Auch ohne Immunitätspass wird der Antikörpertest absehbar auf eine sehr große Nachfrage stoßen. Über die Kosten des Tests gab es bei der gestrigen Präsentation in Penzberg nur ungefähre Angaben. Roche-Chef Franz ging von einem Preis aus, „den sich ein Einzelner leisten wird können“, es seien definitiv nicht „mehrere hundert Euro“. Das Testkit sei dabei der kleinste Posten, stärker würden die ärztliche und die Laborleistung zu Buche schlagen.

Spahn sagte, dass jeder, der für den Test selbst zahle, diesen auch bekommen werde. Was die GKV erstatte, müsse „weiter beraten“ werden. Festgelegt würde dies dann über eine Rechtsverordnung durch das Ministerium: So ist es im aktuell geplanten Epidemiegesetz für sämtliche Tests auf eine SARS-Cov-2-Infektion oder -Immunität festgelegt.

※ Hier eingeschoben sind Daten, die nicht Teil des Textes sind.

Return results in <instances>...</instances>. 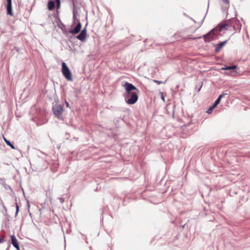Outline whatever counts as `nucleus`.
<instances>
[{"instance_id":"f3484780","label":"nucleus","mask_w":250,"mask_h":250,"mask_svg":"<svg viewBox=\"0 0 250 250\" xmlns=\"http://www.w3.org/2000/svg\"><path fill=\"white\" fill-rule=\"evenodd\" d=\"M4 241V236H0V244L3 243Z\"/></svg>"},{"instance_id":"6ab92c4d","label":"nucleus","mask_w":250,"mask_h":250,"mask_svg":"<svg viewBox=\"0 0 250 250\" xmlns=\"http://www.w3.org/2000/svg\"><path fill=\"white\" fill-rule=\"evenodd\" d=\"M160 94H161V97L162 100L163 101V102H165V97H164V93L161 92Z\"/></svg>"},{"instance_id":"4be33fe9","label":"nucleus","mask_w":250,"mask_h":250,"mask_svg":"<svg viewBox=\"0 0 250 250\" xmlns=\"http://www.w3.org/2000/svg\"><path fill=\"white\" fill-rule=\"evenodd\" d=\"M59 200L61 203H63L64 202V199L63 198H60Z\"/></svg>"},{"instance_id":"9b49d317","label":"nucleus","mask_w":250,"mask_h":250,"mask_svg":"<svg viewBox=\"0 0 250 250\" xmlns=\"http://www.w3.org/2000/svg\"><path fill=\"white\" fill-rule=\"evenodd\" d=\"M7 14L11 16H13V12L12 8V3H7L6 5Z\"/></svg>"},{"instance_id":"393cba45","label":"nucleus","mask_w":250,"mask_h":250,"mask_svg":"<svg viewBox=\"0 0 250 250\" xmlns=\"http://www.w3.org/2000/svg\"><path fill=\"white\" fill-rule=\"evenodd\" d=\"M201 37H198V38H190V39H193V40H195V39H200L201 38Z\"/></svg>"},{"instance_id":"bb28decb","label":"nucleus","mask_w":250,"mask_h":250,"mask_svg":"<svg viewBox=\"0 0 250 250\" xmlns=\"http://www.w3.org/2000/svg\"><path fill=\"white\" fill-rule=\"evenodd\" d=\"M223 1L224 2H226V3H228L229 2V0H223Z\"/></svg>"},{"instance_id":"39448f33","label":"nucleus","mask_w":250,"mask_h":250,"mask_svg":"<svg viewBox=\"0 0 250 250\" xmlns=\"http://www.w3.org/2000/svg\"><path fill=\"white\" fill-rule=\"evenodd\" d=\"M230 24L236 30H239L241 27V24L239 20L236 19H232L230 21Z\"/></svg>"},{"instance_id":"9d476101","label":"nucleus","mask_w":250,"mask_h":250,"mask_svg":"<svg viewBox=\"0 0 250 250\" xmlns=\"http://www.w3.org/2000/svg\"><path fill=\"white\" fill-rule=\"evenodd\" d=\"M81 27L82 24L80 22H79L74 29L70 31V32L72 34H76L81 31Z\"/></svg>"},{"instance_id":"20e7f679","label":"nucleus","mask_w":250,"mask_h":250,"mask_svg":"<svg viewBox=\"0 0 250 250\" xmlns=\"http://www.w3.org/2000/svg\"><path fill=\"white\" fill-rule=\"evenodd\" d=\"M216 30H217V28H214L210 32L203 36L205 42H208L213 40L217 35Z\"/></svg>"},{"instance_id":"dca6fc26","label":"nucleus","mask_w":250,"mask_h":250,"mask_svg":"<svg viewBox=\"0 0 250 250\" xmlns=\"http://www.w3.org/2000/svg\"><path fill=\"white\" fill-rule=\"evenodd\" d=\"M215 107H214V105L211 107H210L207 111V112L208 114H210L212 112V110L215 108Z\"/></svg>"},{"instance_id":"2eb2a0df","label":"nucleus","mask_w":250,"mask_h":250,"mask_svg":"<svg viewBox=\"0 0 250 250\" xmlns=\"http://www.w3.org/2000/svg\"><path fill=\"white\" fill-rule=\"evenodd\" d=\"M226 41L220 43L218 45V49H220L226 43Z\"/></svg>"},{"instance_id":"a878e982","label":"nucleus","mask_w":250,"mask_h":250,"mask_svg":"<svg viewBox=\"0 0 250 250\" xmlns=\"http://www.w3.org/2000/svg\"><path fill=\"white\" fill-rule=\"evenodd\" d=\"M7 3H12V0H7Z\"/></svg>"},{"instance_id":"f257e3e1","label":"nucleus","mask_w":250,"mask_h":250,"mask_svg":"<svg viewBox=\"0 0 250 250\" xmlns=\"http://www.w3.org/2000/svg\"><path fill=\"white\" fill-rule=\"evenodd\" d=\"M124 86L125 89V102L128 104H135L138 100L139 90L128 82L125 83Z\"/></svg>"},{"instance_id":"0eeeda50","label":"nucleus","mask_w":250,"mask_h":250,"mask_svg":"<svg viewBox=\"0 0 250 250\" xmlns=\"http://www.w3.org/2000/svg\"><path fill=\"white\" fill-rule=\"evenodd\" d=\"M86 37V31L85 29L83 30L80 34L77 37V39L82 42L85 41Z\"/></svg>"},{"instance_id":"ddd939ff","label":"nucleus","mask_w":250,"mask_h":250,"mask_svg":"<svg viewBox=\"0 0 250 250\" xmlns=\"http://www.w3.org/2000/svg\"><path fill=\"white\" fill-rule=\"evenodd\" d=\"M224 96V95L222 94L219 96V97L217 98V99L216 100L214 104H213L214 107H216V106L220 103L222 98H223Z\"/></svg>"},{"instance_id":"b1692460","label":"nucleus","mask_w":250,"mask_h":250,"mask_svg":"<svg viewBox=\"0 0 250 250\" xmlns=\"http://www.w3.org/2000/svg\"><path fill=\"white\" fill-rule=\"evenodd\" d=\"M65 103L66 106L68 107L69 106V103L67 102H66V101H65Z\"/></svg>"},{"instance_id":"a211bd4d","label":"nucleus","mask_w":250,"mask_h":250,"mask_svg":"<svg viewBox=\"0 0 250 250\" xmlns=\"http://www.w3.org/2000/svg\"><path fill=\"white\" fill-rule=\"evenodd\" d=\"M56 3H57V8L58 9L60 8V5H61V1H60V0L56 1Z\"/></svg>"},{"instance_id":"aec40b11","label":"nucleus","mask_w":250,"mask_h":250,"mask_svg":"<svg viewBox=\"0 0 250 250\" xmlns=\"http://www.w3.org/2000/svg\"><path fill=\"white\" fill-rule=\"evenodd\" d=\"M154 82L156 83L157 84H160L161 83H162L163 82H161V81H159L158 80H154Z\"/></svg>"},{"instance_id":"7ed1b4c3","label":"nucleus","mask_w":250,"mask_h":250,"mask_svg":"<svg viewBox=\"0 0 250 250\" xmlns=\"http://www.w3.org/2000/svg\"><path fill=\"white\" fill-rule=\"evenodd\" d=\"M63 110V106L61 104H56L53 108L54 115L59 119H62L61 115Z\"/></svg>"},{"instance_id":"f03ea898","label":"nucleus","mask_w":250,"mask_h":250,"mask_svg":"<svg viewBox=\"0 0 250 250\" xmlns=\"http://www.w3.org/2000/svg\"><path fill=\"white\" fill-rule=\"evenodd\" d=\"M62 71L63 75L67 80L69 81H72L71 72L66 65V63L64 62L62 63Z\"/></svg>"},{"instance_id":"6e6552de","label":"nucleus","mask_w":250,"mask_h":250,"mask_svg":"<svg viewBox=\"0 0 250 250\" xmlns=\"http://www.w3.org/2000/svg\"><path fill=\"white\" fill-rule=\"evenodd\" d=\"M229 26V25L228 24L223 23L218 25L215 28H217V30H216V32H217L218 31H222L224 30L227 29Z\"/></svg>"},{"instance_id":"423d86ee","label":"nucleus","mask_w":250,"mask_h":250,"mask_svg":"<svg viewBox=\"0 0 250 250\" xmlns=\"http://www.w3.org/2000/svg\"><path fill=\"white\" fill-rule=\"evenodd\" d=\"M237 68V66L235 65H233L232 66H225L224 67L221 68V70H231L230 75L232 76H235L237 72L235 70V69Z\"/></svg>"},{"instance_id":"1a4fd4ad","label":"nucleus","mask_w":250,"mask_h":250,"mask_svg":"<svg viewBox=\"0 0 250 250\" xmlns=\"http://www.w3.org/2000/svg\"><path fill=\"white\" fill-rule=\"evenodd\" d=\"M11 243L17 250H20L18 240L14 235L11 236Z\"/></svg>"},{"instance_id":"412c9836","label":"nucleus","mask_w":250,"mask_h":250,"mask_svg":"<svg viewBox=\"0 0 250 250\" xmlns=\"http://www.w3.org/2000/svg\"><path fill=\"white\" fill-rule=\"evenodd\" d=\"M19 210V206H18V204H16V214L18 213Z\"/></svg>"},{"instance_id":"f8f14e48","label":"nucleus","mask_w":250,"mask_h":250,"mask_svg":"<svg viewBox=\"0 0 250 250\" xmlns=\"http://www.w3.org/2000/svg\"><path fill=\"white\" fill-rule=\"evenodd\" d=\"M55 4L54 1H50L48 3V8L49 10H52L55 8Z\"/></svg>"},{"instance_id":"5701e85b","label":"nucleus","mask_w":250,"mask_h":250,"mask_svg":"<svg viewBox=\"0 0 250 250\" xmlns=\"http://www.w3.org/2000/svg\"><path fill=\"white\" fill-rule=\"evenodd\" d=\"M202 85H203V83H201V85L200 86V88L198 89V91H199L201 90V88L202 87Z\"/></svg>"},{"instance_id":"4468645a","label":"nucleus","mask_w":250,"mask_h":250,"mask_svg":"<svg viewBox=\"0 0 250 250\" xmlns=\"http://www.w3.org/2000/svg\"><path fill=\"white\" fill-rule=\"evenodd\" d=\"M3 139L4 140V141L5 142V143H6V144L10 146L12 149H15V146H14V145H13L10 141H8L5 137H3Z\"/></svg>"}]
</instances>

Ministerpräsident Söder, der als jener Landeschef gilt, der für die strengsten Corona-Beschränkungen eintritt, betonte gestern ebenso wie Spahn, mit den Roche-Tests Erkenntnisse gewinnen zu wollen, „wie der Umgang mit der Pandemie sich ändern kann“. 40 Millionen der insgesamt rund 420 Millionen Euro, die Roche in Penzberg gerade in ein Forschungszentrum für diagnostische Tests und eine biochemische Produktionsanlage investiere, steuere der Freistaat bei, sagte Söder. Sein Land sei interessiert an „Standorttreue“ von Roche.

Spahn unterstrich dies und betonte den Anspruch der Bundesrepublik, künftig verstärkt dafür zu kämpfen, dass Pharma-Standorte in Deutschland und Europa bleiben oder angesiedelt werden. „Das gibt uns ein Stück Unabhängigkeit“, betonte Spahn. Die derzeitige Krise habe leider gezeigt, dass man sich auf internationale Partnerschaft in Zeiten einer Pandemie nicht verlassen könne.